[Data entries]
###

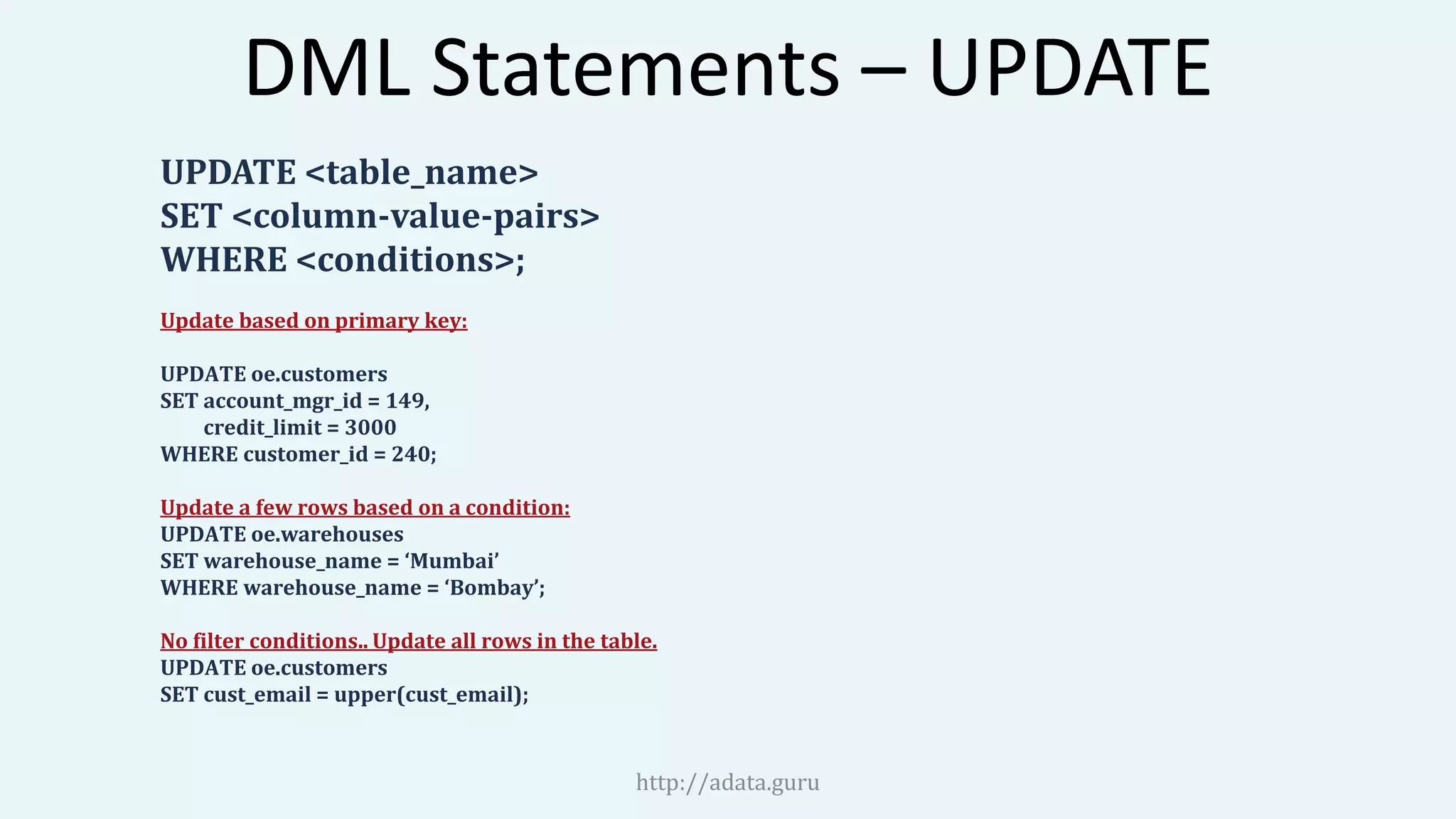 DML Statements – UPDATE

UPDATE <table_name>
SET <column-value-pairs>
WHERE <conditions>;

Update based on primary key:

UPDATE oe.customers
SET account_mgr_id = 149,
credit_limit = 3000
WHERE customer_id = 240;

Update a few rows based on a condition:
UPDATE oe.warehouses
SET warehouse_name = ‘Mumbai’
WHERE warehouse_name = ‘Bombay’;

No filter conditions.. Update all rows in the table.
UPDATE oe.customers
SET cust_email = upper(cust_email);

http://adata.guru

###

→ What needs to be done
Your answer must be the lines from the one with "credit_limit = 3000" through the last line of the data, repeated exactly and with nothing else.

→ Problem solution
credit_limit = 3000
WHERE customer_id = 240;

Update a few rows based on a condition:
UPDATE oe.warehouses
SET warehouse_name = ‘Mumbai’
WHERE warehouse_name = ‘Bombay’;

No filter conditions.. Update all rows in the table.
UPDATE oe.customers
SET cust_email = upper(cust_email);

http://adata.guru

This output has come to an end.